_WHAT THE TASK ASKS_. Retype the stretch of the material below from the line containing "Wrap output in" through the line containing "124L31 142H57L66 128V84L49", including both of those lines.

_PROVIDED ENTRIES_.
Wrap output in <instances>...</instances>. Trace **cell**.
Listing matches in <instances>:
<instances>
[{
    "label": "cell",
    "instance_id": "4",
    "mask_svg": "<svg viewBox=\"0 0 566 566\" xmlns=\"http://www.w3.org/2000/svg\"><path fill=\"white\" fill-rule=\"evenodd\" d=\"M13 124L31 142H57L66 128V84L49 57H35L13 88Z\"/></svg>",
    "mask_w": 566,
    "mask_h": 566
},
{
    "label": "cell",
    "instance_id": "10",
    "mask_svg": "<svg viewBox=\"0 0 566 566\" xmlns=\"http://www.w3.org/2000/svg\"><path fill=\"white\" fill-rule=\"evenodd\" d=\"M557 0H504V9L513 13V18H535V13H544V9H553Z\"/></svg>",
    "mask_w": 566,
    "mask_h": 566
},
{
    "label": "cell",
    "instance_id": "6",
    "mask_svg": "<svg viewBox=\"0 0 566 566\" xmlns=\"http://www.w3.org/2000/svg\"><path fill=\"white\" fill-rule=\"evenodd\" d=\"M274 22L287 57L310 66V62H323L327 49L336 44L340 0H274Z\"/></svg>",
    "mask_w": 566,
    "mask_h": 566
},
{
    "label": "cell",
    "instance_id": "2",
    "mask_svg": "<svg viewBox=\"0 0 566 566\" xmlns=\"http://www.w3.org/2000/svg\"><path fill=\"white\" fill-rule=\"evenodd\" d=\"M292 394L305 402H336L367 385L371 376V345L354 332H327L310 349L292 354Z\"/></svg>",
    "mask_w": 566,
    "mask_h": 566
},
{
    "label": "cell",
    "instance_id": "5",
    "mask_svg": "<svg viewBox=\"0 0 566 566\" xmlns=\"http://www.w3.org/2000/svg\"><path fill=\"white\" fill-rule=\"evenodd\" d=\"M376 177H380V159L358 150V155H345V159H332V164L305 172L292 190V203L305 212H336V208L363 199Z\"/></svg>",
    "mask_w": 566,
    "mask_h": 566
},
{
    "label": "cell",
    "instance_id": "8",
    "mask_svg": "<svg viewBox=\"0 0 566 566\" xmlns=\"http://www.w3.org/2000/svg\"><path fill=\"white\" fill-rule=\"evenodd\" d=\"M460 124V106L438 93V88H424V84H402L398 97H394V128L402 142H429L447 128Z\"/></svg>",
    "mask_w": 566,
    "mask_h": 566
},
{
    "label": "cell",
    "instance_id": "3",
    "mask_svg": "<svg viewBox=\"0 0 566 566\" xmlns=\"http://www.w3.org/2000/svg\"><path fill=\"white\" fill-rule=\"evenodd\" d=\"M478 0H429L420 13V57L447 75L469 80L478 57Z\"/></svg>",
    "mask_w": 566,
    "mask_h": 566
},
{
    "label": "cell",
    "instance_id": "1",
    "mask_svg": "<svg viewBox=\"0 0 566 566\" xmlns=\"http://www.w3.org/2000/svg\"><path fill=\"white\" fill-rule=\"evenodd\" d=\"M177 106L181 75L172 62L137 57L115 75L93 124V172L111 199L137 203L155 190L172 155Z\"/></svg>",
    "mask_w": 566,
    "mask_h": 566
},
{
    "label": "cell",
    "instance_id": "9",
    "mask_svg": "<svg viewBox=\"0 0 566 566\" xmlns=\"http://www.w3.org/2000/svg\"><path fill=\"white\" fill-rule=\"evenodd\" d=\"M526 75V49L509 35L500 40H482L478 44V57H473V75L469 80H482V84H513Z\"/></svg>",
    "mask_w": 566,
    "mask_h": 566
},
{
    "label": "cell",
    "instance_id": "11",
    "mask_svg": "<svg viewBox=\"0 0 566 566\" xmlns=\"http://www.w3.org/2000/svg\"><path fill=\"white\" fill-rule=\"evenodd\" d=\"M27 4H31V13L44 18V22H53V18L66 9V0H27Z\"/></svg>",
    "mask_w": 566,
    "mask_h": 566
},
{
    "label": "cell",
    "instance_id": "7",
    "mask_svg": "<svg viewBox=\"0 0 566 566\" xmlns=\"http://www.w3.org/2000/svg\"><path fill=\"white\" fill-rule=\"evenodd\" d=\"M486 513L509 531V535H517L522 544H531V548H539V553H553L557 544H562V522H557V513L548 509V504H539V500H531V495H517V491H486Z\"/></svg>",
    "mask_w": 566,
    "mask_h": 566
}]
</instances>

--

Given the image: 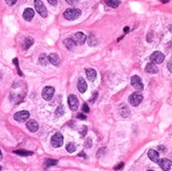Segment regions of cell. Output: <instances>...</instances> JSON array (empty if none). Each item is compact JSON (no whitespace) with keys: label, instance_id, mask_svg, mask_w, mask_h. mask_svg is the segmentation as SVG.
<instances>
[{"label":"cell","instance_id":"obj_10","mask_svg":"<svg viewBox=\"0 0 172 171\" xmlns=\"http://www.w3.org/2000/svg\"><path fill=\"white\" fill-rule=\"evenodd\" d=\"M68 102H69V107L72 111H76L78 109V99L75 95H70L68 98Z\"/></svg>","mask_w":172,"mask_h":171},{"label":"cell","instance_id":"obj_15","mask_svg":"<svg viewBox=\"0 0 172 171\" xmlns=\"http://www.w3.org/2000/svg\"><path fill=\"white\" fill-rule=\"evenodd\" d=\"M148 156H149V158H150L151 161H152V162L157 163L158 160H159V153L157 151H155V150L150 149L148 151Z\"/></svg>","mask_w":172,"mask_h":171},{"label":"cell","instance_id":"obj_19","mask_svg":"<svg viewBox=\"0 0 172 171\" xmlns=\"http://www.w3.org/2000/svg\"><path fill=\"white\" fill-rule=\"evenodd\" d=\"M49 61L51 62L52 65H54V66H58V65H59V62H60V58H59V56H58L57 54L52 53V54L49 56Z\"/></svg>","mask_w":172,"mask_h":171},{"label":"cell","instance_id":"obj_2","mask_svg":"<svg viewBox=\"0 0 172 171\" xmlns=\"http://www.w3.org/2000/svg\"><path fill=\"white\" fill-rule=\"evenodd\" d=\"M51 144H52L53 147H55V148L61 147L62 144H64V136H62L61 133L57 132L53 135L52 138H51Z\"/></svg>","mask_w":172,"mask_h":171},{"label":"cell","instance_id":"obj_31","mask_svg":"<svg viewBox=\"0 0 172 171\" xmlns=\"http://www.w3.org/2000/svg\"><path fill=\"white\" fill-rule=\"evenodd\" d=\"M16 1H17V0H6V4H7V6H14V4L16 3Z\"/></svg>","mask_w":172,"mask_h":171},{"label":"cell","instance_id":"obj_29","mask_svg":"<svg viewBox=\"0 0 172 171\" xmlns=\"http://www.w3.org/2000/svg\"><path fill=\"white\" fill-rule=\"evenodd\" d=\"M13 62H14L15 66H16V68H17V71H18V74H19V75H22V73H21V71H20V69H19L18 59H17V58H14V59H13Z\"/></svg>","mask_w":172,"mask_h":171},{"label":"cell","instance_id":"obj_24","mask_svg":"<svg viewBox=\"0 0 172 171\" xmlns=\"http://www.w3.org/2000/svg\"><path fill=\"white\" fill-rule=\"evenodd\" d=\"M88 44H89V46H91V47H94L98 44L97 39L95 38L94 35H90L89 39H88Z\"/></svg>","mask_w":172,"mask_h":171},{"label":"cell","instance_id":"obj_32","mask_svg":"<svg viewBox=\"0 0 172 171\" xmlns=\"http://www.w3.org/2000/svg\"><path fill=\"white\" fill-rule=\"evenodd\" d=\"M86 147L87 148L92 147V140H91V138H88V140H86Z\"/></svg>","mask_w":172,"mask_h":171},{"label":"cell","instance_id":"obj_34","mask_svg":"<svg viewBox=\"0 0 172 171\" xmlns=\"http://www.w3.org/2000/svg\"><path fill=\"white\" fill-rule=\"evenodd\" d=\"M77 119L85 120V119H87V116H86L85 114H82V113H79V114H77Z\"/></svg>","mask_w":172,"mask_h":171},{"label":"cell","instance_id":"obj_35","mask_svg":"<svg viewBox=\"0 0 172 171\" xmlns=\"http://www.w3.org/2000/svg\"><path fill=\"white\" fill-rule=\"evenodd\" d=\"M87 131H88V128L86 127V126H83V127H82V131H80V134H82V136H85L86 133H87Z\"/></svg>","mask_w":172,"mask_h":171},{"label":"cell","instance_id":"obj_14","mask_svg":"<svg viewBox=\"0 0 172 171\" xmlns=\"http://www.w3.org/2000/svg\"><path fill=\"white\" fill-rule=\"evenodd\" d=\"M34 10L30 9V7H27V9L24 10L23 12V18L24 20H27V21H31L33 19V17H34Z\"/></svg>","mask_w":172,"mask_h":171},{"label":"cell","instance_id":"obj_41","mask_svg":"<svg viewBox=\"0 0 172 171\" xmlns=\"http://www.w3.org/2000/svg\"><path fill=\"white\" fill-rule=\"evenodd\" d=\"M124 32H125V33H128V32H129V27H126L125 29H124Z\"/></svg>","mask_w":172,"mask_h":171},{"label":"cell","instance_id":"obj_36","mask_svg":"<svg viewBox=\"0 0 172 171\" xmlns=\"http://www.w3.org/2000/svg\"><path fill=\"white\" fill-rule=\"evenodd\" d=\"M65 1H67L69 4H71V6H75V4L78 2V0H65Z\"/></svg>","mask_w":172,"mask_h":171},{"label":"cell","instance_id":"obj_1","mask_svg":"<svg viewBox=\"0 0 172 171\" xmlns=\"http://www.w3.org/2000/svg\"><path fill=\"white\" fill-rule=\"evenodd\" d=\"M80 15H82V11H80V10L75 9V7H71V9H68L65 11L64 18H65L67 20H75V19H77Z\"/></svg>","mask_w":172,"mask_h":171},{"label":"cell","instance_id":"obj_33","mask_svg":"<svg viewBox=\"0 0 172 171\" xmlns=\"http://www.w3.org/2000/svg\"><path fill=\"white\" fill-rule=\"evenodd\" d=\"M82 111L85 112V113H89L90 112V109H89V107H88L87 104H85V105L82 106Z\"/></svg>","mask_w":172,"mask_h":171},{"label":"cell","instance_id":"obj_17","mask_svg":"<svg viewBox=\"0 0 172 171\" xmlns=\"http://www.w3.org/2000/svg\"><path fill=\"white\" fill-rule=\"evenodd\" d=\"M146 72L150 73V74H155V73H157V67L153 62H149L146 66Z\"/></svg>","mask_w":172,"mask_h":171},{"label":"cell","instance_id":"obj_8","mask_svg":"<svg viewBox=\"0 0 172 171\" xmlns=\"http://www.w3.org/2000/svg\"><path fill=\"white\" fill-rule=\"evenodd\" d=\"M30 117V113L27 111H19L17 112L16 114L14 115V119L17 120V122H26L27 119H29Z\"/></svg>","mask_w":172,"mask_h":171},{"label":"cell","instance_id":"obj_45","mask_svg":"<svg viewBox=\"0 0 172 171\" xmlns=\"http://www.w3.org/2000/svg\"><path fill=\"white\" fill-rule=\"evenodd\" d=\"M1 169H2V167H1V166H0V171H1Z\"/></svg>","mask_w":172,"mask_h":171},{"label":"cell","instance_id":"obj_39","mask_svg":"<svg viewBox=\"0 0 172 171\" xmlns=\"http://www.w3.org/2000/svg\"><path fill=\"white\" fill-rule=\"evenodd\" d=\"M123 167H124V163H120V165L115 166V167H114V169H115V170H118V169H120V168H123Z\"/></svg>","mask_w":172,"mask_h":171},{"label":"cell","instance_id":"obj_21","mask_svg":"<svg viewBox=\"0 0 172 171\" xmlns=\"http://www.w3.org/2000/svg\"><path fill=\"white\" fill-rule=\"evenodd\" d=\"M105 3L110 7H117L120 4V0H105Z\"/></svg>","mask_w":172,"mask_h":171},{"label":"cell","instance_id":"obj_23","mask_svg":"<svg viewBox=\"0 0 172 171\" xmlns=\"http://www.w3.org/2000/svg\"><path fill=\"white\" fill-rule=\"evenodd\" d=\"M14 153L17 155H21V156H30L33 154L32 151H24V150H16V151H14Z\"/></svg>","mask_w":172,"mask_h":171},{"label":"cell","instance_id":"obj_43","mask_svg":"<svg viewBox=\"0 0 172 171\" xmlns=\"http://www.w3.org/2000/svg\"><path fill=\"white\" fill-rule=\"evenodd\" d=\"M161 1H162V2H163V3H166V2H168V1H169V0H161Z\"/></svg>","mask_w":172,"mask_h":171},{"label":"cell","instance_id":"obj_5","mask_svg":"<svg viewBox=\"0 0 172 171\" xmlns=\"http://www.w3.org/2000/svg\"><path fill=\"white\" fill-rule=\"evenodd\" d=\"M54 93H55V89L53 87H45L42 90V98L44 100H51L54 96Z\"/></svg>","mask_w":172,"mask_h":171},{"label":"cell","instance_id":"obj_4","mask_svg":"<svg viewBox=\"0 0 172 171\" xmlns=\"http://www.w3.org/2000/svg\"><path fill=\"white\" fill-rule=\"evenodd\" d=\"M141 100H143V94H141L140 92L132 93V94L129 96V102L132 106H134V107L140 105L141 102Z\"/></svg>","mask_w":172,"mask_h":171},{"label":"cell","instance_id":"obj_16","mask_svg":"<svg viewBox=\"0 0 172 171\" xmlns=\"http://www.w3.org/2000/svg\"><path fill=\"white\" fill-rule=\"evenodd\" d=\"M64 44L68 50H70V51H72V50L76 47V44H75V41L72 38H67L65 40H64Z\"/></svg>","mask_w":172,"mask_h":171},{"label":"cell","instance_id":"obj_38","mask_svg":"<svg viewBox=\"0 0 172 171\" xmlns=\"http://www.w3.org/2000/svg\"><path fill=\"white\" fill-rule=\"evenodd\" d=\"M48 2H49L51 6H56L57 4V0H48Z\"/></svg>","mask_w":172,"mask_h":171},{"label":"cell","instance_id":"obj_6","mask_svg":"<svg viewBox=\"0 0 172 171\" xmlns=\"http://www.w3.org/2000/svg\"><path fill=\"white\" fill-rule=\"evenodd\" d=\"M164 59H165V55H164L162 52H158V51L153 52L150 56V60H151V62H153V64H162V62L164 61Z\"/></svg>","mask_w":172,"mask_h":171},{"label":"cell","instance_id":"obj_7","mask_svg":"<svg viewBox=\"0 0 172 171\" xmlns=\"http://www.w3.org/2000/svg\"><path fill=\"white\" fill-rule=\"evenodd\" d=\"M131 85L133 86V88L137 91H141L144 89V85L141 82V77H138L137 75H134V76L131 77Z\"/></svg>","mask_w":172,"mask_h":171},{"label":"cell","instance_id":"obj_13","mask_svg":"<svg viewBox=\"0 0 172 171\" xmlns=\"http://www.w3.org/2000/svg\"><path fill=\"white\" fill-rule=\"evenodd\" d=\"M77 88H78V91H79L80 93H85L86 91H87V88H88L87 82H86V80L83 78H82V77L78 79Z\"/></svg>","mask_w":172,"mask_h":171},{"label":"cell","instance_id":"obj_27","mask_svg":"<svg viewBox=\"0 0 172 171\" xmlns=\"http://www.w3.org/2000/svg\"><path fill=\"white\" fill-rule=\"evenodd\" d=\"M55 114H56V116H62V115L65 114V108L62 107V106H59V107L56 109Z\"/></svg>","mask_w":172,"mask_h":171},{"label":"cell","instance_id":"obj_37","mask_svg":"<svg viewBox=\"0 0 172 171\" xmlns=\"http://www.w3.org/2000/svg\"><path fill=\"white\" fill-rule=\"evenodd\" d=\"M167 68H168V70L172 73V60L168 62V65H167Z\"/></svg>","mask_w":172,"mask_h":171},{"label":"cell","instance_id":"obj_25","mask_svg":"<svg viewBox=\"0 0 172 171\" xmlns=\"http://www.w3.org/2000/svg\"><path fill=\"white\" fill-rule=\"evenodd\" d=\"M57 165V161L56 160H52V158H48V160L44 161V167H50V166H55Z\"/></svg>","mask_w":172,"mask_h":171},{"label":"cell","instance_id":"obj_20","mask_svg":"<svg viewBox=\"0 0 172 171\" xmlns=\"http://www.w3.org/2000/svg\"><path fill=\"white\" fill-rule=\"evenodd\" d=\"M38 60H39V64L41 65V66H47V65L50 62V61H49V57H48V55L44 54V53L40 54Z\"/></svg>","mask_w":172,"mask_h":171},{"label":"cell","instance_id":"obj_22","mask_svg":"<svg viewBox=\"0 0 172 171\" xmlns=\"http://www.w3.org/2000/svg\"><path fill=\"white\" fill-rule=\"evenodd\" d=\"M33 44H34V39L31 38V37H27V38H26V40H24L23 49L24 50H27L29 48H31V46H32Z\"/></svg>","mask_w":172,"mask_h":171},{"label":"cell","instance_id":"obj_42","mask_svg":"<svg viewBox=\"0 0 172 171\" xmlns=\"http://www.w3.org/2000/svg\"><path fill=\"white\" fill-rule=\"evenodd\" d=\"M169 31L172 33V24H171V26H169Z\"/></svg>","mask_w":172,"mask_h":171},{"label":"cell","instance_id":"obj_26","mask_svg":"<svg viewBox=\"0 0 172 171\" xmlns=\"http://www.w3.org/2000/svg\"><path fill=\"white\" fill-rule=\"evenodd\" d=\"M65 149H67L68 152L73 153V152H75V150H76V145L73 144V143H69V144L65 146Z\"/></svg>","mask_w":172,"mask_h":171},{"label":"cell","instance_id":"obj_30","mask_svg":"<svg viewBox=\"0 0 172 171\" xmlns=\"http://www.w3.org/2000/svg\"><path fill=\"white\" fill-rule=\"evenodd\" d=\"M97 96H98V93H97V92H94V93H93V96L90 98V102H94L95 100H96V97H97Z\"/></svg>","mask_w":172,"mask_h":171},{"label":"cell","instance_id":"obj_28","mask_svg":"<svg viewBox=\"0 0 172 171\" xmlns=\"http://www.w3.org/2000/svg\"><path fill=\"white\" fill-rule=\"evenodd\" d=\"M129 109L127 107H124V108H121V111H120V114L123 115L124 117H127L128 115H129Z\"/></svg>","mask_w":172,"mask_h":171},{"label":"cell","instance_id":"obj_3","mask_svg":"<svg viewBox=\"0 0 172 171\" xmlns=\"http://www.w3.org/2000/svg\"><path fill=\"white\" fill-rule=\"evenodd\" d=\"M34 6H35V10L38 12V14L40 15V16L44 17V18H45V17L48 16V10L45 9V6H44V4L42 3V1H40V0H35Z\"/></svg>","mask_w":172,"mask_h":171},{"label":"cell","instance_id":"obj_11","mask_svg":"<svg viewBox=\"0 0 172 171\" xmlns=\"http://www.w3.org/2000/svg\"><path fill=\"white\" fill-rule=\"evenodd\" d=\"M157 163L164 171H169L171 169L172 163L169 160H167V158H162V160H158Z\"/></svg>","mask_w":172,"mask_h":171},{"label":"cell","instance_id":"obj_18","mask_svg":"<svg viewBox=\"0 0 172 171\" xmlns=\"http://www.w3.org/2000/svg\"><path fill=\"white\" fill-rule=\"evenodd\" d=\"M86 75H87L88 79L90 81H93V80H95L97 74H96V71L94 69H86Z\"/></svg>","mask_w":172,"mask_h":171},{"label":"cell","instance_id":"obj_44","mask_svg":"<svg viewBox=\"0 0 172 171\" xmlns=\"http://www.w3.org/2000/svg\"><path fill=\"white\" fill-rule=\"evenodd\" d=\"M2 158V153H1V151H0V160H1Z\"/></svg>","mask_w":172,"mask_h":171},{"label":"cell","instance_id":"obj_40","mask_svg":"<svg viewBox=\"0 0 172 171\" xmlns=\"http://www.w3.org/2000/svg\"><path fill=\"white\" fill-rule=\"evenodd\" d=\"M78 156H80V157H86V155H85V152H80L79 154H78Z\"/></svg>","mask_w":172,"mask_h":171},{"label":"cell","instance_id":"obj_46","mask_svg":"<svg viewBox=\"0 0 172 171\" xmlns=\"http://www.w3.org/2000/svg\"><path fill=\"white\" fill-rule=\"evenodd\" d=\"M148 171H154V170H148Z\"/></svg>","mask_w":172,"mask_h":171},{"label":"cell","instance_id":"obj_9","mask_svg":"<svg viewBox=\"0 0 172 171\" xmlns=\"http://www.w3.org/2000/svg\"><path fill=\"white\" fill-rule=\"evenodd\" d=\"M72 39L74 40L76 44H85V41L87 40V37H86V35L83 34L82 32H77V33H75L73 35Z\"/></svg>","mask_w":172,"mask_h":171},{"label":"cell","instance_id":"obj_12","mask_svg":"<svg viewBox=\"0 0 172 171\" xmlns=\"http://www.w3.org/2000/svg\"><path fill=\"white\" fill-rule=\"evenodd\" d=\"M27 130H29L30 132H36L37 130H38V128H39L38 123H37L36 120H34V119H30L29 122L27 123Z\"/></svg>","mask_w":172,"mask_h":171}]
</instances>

_ANSWER TO THIS PROBLEM_.
Wrap output in <instances>...</instances>. Trace **cell**.
Listing matches in <instances>:
<instances>
[{
    "label": "cell",
    "instance_id": "4",
    "mask_svg": "<svg viewBox=\"0 0 566 566\" xmlns=\"http://www.w3.org/2000/svg\"><path fill=\"white\" fill-rule=\"evenodd\" d=\"M13 124L31 142H57L66 128V84L49 57H35L13 88Z\"/></svg>",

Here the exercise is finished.